Replace you hugging face token in the empty string, on the mentioned commented line.

In [None]:
from huggingface_hub import login

HF_TOKEN = ""  # <-- REPLACE THE EMPTY STRING WITH YOUR HF TOKEN

if HF_TOKEN and HF_TOKEN != "YOUR_HF_TOKEN_HERE":
    login(token=HF_TOKEN)
    print("✅ Logged in to Hugging Face")
else:
    print("⚠️ No HF token provided. Public models may still work, but rate limits may apply.")

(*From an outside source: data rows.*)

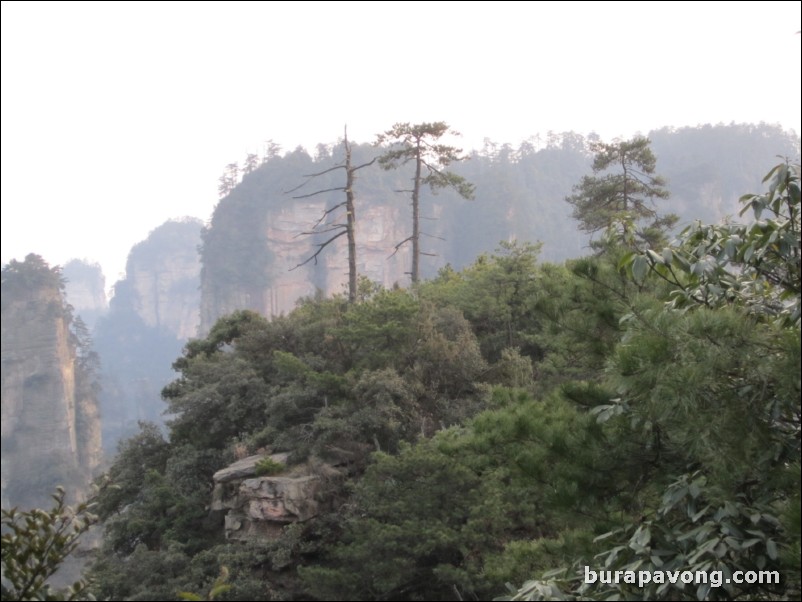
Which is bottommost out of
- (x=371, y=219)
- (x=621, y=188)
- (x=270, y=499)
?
(x=270, y=499)

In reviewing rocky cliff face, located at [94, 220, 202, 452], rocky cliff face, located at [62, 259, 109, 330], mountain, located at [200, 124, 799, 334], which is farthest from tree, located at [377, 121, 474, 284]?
rocky cliff face, located at [62, 259, 109, 330]

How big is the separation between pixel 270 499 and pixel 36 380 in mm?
45679

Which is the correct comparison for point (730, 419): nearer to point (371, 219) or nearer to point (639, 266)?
point (639, 266)

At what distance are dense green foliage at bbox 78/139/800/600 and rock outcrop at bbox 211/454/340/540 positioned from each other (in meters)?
0.17

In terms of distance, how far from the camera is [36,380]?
4794cm

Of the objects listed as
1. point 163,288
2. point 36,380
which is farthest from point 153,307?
point 36,380

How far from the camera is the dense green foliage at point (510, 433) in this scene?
2.71 metres

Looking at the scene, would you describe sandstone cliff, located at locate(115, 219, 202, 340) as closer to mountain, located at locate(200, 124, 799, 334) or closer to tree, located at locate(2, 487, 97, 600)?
mountain, located at locate(200, 124, 799, 334)

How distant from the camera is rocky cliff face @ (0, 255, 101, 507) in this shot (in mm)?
46406

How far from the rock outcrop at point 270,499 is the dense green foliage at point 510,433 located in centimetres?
17

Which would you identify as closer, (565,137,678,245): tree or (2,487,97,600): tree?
(2,487,97,600): tree

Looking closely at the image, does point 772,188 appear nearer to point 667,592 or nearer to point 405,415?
point 667,592

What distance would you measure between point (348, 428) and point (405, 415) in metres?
0.97

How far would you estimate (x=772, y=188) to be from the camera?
260 cm
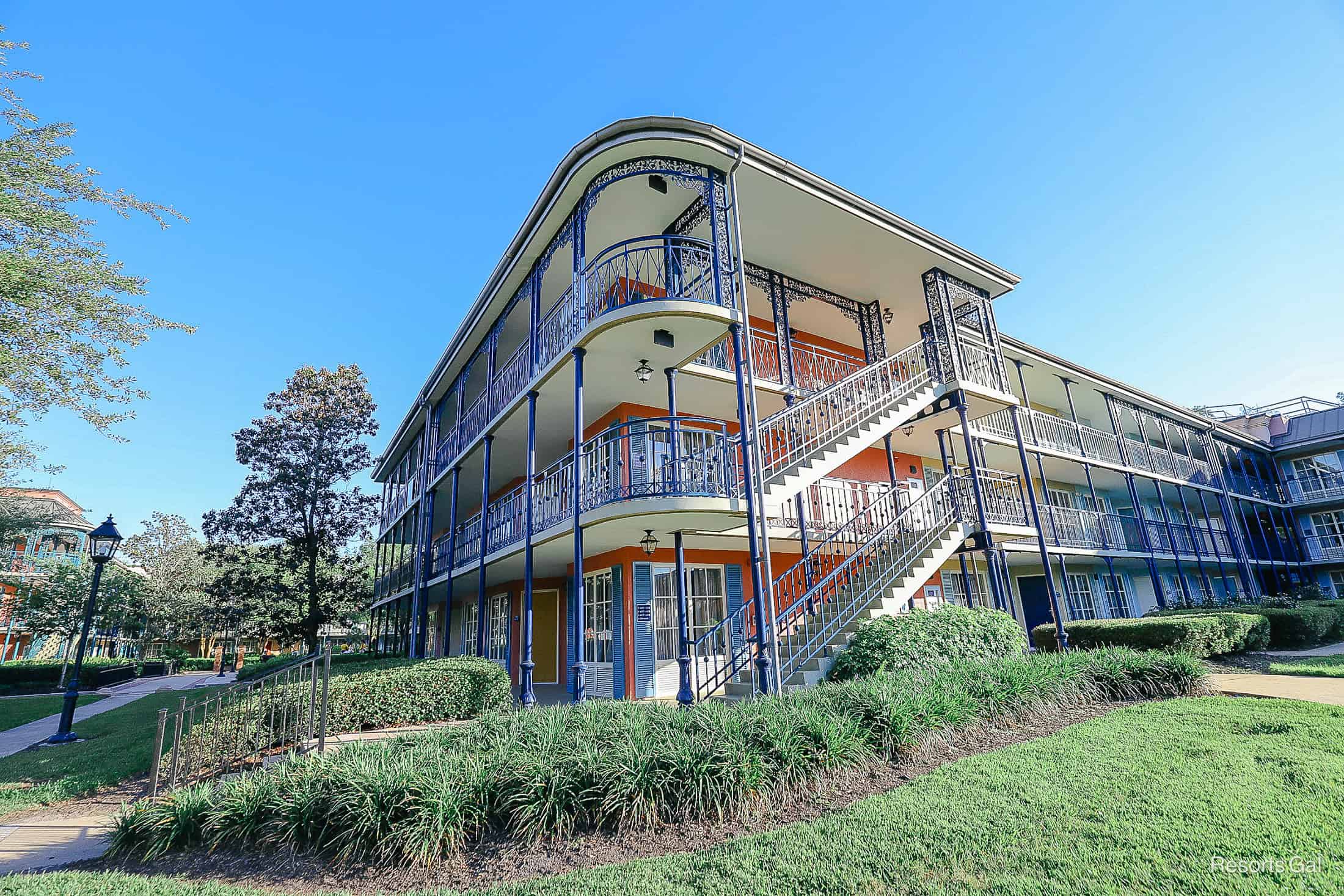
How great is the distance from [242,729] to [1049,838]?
861cm

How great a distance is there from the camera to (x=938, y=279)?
1428 cm

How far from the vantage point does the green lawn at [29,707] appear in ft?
50.7

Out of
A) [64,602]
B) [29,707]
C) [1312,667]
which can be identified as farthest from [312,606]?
[1312,667]

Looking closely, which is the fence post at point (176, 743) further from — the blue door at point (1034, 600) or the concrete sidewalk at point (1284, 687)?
the blue door at point (1034, 600)

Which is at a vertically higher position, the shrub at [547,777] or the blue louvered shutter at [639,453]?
the blue louvered shutter at [639,453]

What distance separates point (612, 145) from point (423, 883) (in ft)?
32.3

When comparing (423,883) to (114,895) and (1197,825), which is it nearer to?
(114,895)

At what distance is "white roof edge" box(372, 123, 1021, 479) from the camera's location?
973cm

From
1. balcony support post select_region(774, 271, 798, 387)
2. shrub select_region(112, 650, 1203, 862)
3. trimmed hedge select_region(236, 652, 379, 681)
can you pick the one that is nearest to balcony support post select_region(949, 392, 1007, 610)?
balcony support post select_region(774, 271, 798, 387)

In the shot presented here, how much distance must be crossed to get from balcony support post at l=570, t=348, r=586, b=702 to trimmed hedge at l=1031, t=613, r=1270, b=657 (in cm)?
985

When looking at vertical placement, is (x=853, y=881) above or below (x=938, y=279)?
below

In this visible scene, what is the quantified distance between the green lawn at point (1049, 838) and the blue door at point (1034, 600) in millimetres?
16867

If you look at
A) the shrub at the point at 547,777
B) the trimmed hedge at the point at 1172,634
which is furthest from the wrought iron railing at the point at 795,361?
the trimmed hedge at the point at 1172,634

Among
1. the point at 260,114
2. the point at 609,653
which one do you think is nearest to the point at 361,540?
the point at 609,653
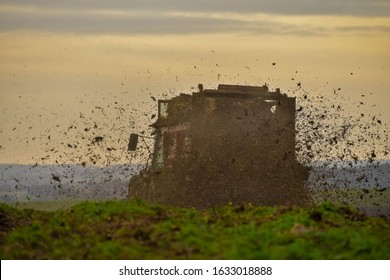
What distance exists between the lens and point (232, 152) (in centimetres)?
2625

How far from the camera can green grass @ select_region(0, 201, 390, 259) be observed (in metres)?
12.1

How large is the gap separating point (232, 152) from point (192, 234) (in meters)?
12.6

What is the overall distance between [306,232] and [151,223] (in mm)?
3501

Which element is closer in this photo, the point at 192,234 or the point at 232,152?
the point at 192,234

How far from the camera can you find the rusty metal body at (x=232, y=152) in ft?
85.6

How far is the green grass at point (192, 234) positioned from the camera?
1213 centimetres

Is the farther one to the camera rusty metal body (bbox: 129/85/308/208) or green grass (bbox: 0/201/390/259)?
rusty metal body (bbox: 129/85/308/208)

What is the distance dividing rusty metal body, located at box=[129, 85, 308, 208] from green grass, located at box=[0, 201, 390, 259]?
7.73 meters

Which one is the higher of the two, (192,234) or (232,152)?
(232,152)

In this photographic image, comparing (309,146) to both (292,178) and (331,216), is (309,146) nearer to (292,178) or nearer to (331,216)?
(292,178)

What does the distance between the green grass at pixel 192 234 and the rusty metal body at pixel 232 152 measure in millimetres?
7731

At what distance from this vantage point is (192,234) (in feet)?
45.3

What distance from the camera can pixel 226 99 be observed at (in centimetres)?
2689

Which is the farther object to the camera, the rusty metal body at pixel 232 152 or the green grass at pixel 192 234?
the rusty metal body at pixel 232 152
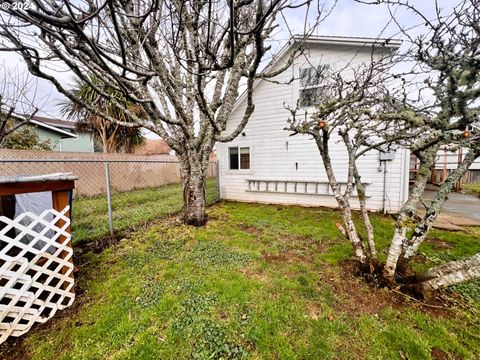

⚠️ No HF token provided. Public models may still work, but rate limits may apply.


TASK

1. Find out any /ag_news dataset from the huggingface.
2. Look for "Use this dataset" button on the left side --> Use huggingface library option.
3. Copy the entire code and paste in the empty cell and run it successfully.

In [None]:
#paste your dataset code from huggingface here
from datasets import load_dataset
from sentence_transformers import SentenceTransformer

dataset = load_dataset("ag_news", split="train[:200]")
model = SentenceTransformer("all-MiniLM-L6-v2")

texts = dataset["text"]
embeddings = model.encode(texts, show_progress_bar=True)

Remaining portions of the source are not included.